登录查看更多内容

Breaking Down the Cognitive Systems & Tooling of LLMs (Part 3.5): Advanced Concepts of Function Calling

Alozie Igbokwe

Building AI Voicebots | AI Engineer

发布日期: 2024年11月30日

In our previous article, “Breaking Down the Cognitive Systems & Tooling of LLMs (Part 3): Basics of Function Calling,” we introduced the basic concept of function calling in AI systems, explaining how function calling works at a high level.

Now, we’re taking things a step further to explore the advanced technical mechanics behind function calling — how it really works.

This article will unravel the deeper layers of function calling like examining the role of schemas and techniques like token-level guidance, fine tuning & etc in ensuring structured outputs needed for function calling.
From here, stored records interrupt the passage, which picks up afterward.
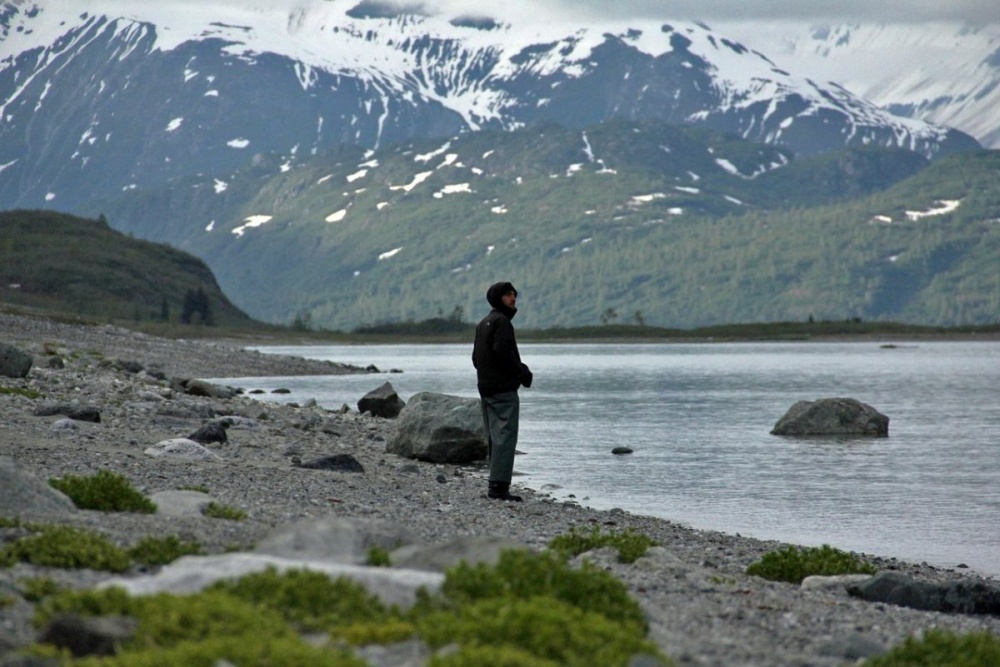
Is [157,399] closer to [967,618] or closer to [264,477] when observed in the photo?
[264,477]

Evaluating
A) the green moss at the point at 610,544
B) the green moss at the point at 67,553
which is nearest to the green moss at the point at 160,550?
the green moss at the point at 67,553

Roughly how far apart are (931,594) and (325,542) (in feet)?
25.3

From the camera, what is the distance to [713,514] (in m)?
25.6

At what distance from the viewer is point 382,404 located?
48156 millimetres

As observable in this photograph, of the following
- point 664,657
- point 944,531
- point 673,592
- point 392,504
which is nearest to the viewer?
point 664,657

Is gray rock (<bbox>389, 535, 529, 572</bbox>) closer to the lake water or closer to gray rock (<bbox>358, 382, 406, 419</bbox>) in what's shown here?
the lake water

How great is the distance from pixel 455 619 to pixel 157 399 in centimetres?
2951

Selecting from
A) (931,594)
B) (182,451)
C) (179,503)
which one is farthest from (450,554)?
(182,451)

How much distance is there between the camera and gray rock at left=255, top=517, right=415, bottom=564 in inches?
442

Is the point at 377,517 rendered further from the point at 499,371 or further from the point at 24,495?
the point at 24,495

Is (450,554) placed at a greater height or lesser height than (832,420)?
greater

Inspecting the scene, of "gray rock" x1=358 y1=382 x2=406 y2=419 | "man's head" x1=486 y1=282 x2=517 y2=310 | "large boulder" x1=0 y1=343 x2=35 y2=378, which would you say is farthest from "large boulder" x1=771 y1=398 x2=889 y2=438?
"large boulder" x1=0 y1=343 x2=35 y2=378

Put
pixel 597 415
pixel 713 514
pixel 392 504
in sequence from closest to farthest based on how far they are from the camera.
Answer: pixel 392 504 → pixel 713 514 → pixel 597 415

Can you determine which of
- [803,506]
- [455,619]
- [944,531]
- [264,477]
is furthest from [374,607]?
A: [803,506]
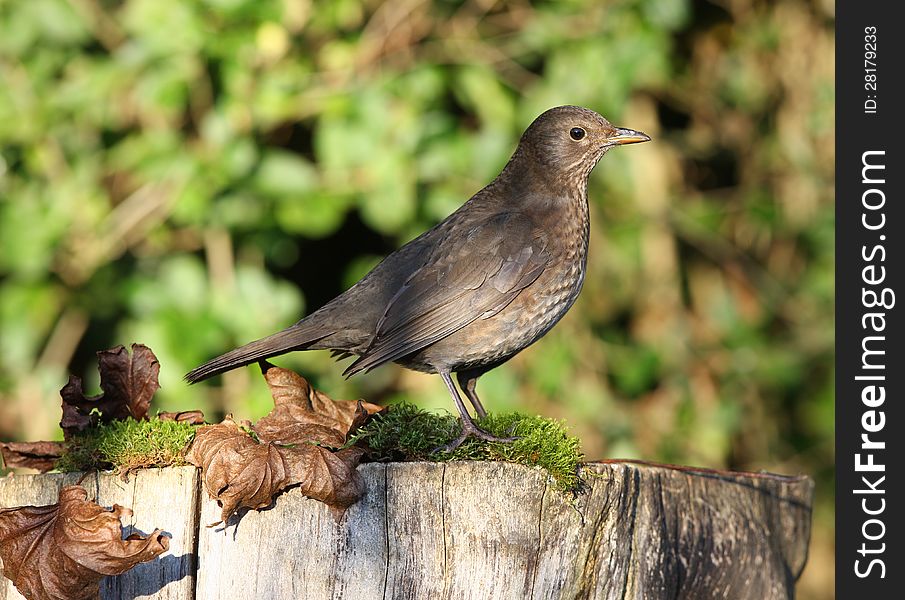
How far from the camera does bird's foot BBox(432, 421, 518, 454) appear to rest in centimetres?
303

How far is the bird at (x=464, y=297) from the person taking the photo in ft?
13.0

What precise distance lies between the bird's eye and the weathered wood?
2.43m

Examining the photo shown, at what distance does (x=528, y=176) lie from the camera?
14.8ft

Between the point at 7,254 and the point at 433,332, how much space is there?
2.76 meters

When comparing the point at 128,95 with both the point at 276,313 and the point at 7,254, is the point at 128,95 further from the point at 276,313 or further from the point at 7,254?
the point at 276,313

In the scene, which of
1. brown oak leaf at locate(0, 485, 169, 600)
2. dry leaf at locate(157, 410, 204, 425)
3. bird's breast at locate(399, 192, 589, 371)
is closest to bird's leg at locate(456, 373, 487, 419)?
bird's breast at locate(399, 192, 589, 371)

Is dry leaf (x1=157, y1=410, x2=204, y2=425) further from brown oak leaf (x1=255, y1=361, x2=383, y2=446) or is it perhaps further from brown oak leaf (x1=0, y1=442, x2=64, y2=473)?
brown oak leaf (x1=0, y1=442, x2=64, y2=473)

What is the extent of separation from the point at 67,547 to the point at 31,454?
0.72 metres

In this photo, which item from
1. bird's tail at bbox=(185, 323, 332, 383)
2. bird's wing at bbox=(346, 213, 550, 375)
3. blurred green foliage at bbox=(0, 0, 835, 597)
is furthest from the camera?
blurred green foliage at bbox=(0, 0, 835, 597)

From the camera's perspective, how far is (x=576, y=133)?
456 centimetres

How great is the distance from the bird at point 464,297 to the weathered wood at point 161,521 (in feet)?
3.13

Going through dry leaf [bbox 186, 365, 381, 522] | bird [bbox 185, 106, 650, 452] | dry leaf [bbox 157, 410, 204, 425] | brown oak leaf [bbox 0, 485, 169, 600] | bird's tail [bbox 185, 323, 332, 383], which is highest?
bird [bbox 185, 106, 650, 452]

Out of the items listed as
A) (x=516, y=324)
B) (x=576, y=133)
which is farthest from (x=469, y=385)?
(x=576, y=133)
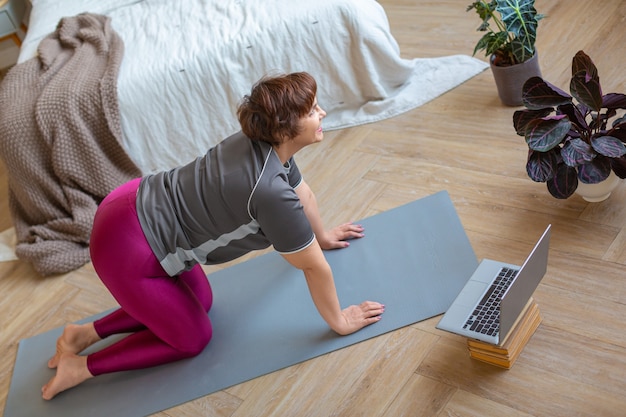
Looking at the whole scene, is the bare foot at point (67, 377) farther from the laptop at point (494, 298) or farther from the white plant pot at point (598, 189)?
the white plant pot at point (598, 189)

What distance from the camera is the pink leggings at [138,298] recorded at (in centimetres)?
197

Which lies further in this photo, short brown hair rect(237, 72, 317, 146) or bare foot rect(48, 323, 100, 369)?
bare foot rect(48, 323, 100, 369)

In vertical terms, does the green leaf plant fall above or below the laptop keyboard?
above

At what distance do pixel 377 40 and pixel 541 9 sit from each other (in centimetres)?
82

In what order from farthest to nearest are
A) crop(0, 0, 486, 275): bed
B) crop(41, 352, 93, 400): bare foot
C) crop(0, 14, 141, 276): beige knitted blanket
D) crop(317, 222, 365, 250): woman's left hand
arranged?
crop(0, 0, 486, 275): bed < crop(0, 14, 141, 276): beige knitted blanket < crop(317, 222, 365, 250): woman's left hand < crop(41, 352, 93, 400): bare foot

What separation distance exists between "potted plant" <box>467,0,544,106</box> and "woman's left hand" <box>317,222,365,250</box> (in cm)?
80

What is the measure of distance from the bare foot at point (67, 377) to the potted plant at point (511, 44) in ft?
5.60

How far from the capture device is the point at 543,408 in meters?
1.73

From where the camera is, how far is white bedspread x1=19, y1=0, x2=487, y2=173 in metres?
2.93

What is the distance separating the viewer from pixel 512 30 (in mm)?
2564

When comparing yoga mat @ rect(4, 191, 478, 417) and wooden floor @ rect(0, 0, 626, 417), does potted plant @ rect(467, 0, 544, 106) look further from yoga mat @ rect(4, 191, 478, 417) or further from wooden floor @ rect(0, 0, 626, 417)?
yoga mat @ rect(4, 191, 478, 417)

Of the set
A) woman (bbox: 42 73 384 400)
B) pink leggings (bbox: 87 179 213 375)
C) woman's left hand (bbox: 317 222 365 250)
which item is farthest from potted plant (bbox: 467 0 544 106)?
pink leggings (bbox: 87 179 213 375)

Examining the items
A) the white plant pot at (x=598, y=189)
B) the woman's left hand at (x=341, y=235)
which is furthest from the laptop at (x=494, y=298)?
the woman's left hand at (x=341, y=235)

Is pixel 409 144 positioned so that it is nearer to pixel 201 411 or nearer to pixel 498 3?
pixel 498 3
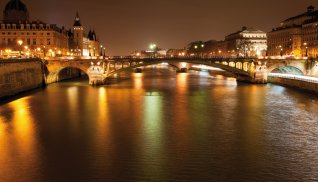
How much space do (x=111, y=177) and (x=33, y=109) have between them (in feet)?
61.8

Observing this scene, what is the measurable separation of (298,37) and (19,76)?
60.8 m

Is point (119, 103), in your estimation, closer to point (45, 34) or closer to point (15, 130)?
point (15, 130)

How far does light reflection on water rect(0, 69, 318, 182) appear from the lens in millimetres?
16234

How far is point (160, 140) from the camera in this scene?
69.7 ft

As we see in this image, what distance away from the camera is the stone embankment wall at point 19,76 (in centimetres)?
3862

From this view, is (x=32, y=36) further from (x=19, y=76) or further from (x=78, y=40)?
(x=19, y=76)

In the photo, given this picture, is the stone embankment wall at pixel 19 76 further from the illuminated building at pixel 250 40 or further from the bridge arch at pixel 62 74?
the illuminated building at pixel 250 40

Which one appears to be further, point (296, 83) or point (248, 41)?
point (248, 41)

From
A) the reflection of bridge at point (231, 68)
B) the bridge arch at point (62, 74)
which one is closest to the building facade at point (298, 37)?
the reflection of bridge at point (231, 68)

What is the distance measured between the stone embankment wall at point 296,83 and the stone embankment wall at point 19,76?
106 ft

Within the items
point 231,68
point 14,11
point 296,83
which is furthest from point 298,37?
point 14,11

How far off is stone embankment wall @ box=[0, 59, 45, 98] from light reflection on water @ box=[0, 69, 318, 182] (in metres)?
3.99

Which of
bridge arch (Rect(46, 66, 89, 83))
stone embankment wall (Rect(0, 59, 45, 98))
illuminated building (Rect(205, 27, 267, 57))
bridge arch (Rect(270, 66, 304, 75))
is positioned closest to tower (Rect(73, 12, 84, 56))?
bridge arch (Rect(46, 66, 89, 83))

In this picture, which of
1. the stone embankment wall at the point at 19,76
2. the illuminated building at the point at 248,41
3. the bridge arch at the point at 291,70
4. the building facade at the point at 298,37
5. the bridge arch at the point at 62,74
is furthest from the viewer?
the illuminated building at the point at 248,41
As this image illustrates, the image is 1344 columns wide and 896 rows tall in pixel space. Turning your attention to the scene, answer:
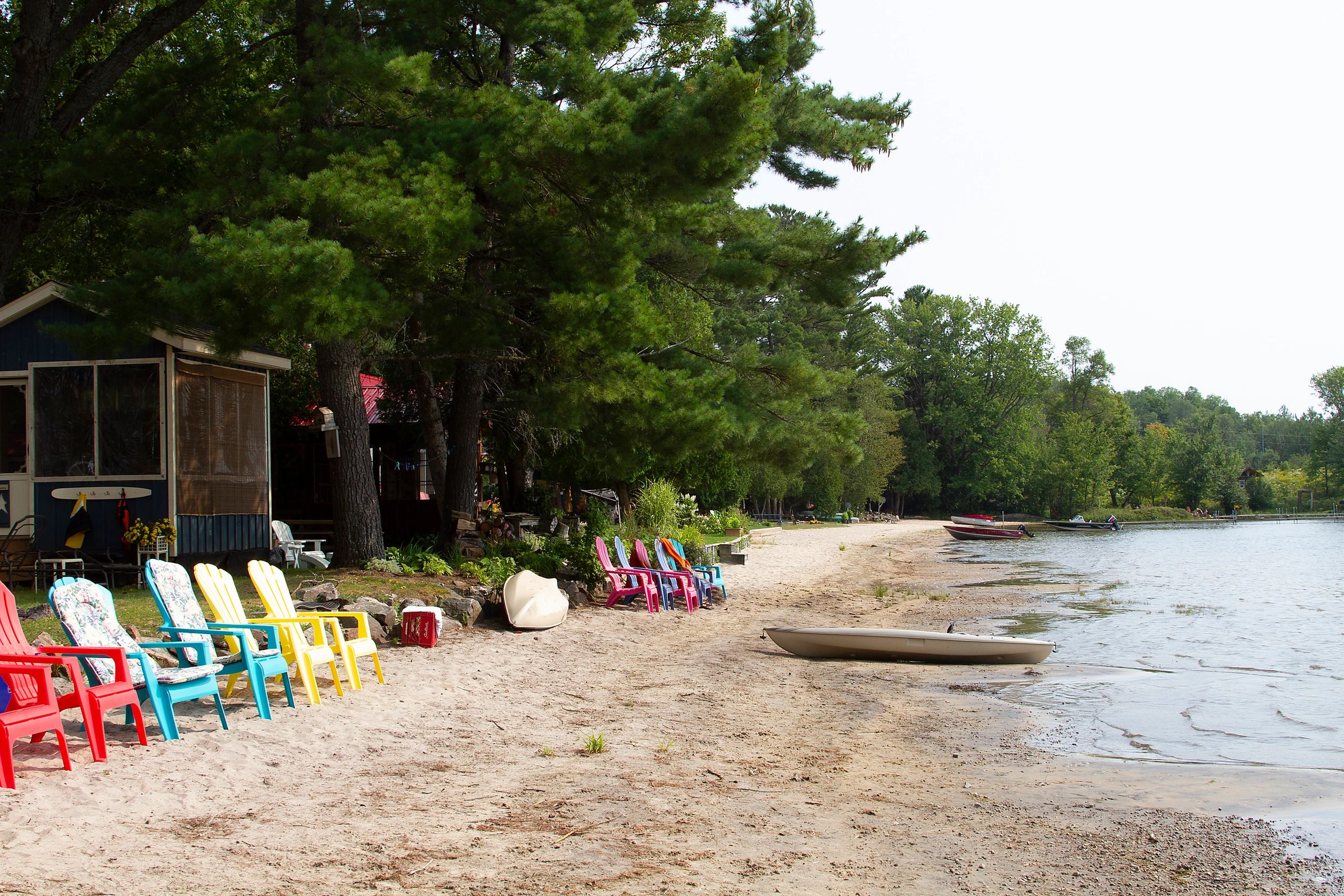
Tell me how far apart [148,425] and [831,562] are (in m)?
17.4

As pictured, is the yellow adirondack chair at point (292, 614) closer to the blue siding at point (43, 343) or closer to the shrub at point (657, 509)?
the blue siding at point (43, 343)

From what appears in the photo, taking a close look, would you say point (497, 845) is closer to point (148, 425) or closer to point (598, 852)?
point (598, 852)

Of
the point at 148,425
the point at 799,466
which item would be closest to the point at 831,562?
the point at 799,466

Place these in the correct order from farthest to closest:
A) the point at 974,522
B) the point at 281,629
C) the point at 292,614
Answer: the point at 974,522, the point at 292,614, the point at 281,629

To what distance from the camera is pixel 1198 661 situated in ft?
40.0

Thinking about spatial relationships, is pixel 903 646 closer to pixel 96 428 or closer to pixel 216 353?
pixel 216 353

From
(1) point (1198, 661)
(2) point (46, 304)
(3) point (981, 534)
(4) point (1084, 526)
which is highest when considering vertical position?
(2) point (46, 304)

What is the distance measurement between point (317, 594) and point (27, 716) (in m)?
4.91

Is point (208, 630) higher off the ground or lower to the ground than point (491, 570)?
higher

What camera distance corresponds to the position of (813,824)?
497 cm

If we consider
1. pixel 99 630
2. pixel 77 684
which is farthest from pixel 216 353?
pixel 77 684

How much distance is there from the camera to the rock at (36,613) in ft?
27.4

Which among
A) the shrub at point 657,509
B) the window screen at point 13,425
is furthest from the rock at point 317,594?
the shrub at point 657,509

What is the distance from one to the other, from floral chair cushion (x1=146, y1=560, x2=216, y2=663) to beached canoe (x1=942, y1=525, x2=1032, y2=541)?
144 ft
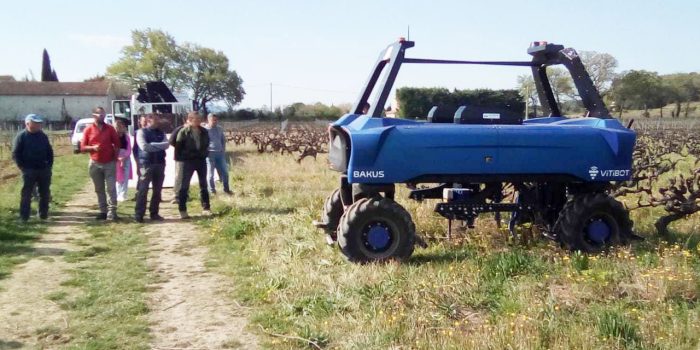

We’ll also discuss how function calls are orchestrated in real-world implementations.

Overview of Function Calling

Function calling enables AI models like OpenAI’s models to dynamically interact with external systems by generating structured outputs, such as JSON. These outputs provide the necessary parameters for APIs or functions, allowing the system to fetch or process data. The results are then integrated back into the conversation to generate accurate & in-context responses, maintaining context and flow.

Example: Weather Assistant

Here’s a more detailed breakdown of how function outputs are incorporated into the AI’s conversation flow:

Step 1: User Input

The user asks:


“What’s the weather like in Paris?”

Step 2: Model Generates Structured Parameters

The AI uses a predefined schema to generate only the required parameters for the API:

{
    "location": "Paris",
    "unit": "celsius"
}

Step 3: API Call

The application takes these parameters and calls the weather API:

def get_weather(location, unit):
    response = requests.get(
        "https://weatherapi.example.com/current",
        params={"location": location, "unit": unit}
    )
    return response.json()

The parameters are passed directly:

api_response = get_weather(location="Paris", unit="celsius")

Step 4: API Response

The API returns the weather data:

{
    "temperature": 18,
    "condition": "sunny"
}

Step 5: Integrating the Output

The application injects the API response into the conversation by appending it to the previous user input :

Messages History Update:

[
    {"role": "user", "content": "What’s the weather like in Paris?"},
    {"role": "tool", "content": "{\"temperature\": 18, \"condition\": \"sunny\"}"}
]

Step 6: Generating the Final Response

The AI takes the updated message context and generates a user-friendly reply: “The weather in Paris is 18°C and sunny.”

Key Points

Parameter Isolation: The AI only generates the parameters required for the API, ensuring the output is clean and easily usable.
Dynamic Injection: The function output is directly appended to the conversation.
Flexibility: This approach can be adapted to any structured API or function, making it highly versatile for real-world applications like booking systems, financial tools, or customer support.

Now how are AI Models guided to generate the Structured Outputs Needed

1. Prompt Engineering for Structured Output

One way is to use prompt engineering to generate structured outputs like JSON or Python dictionaries for function calls.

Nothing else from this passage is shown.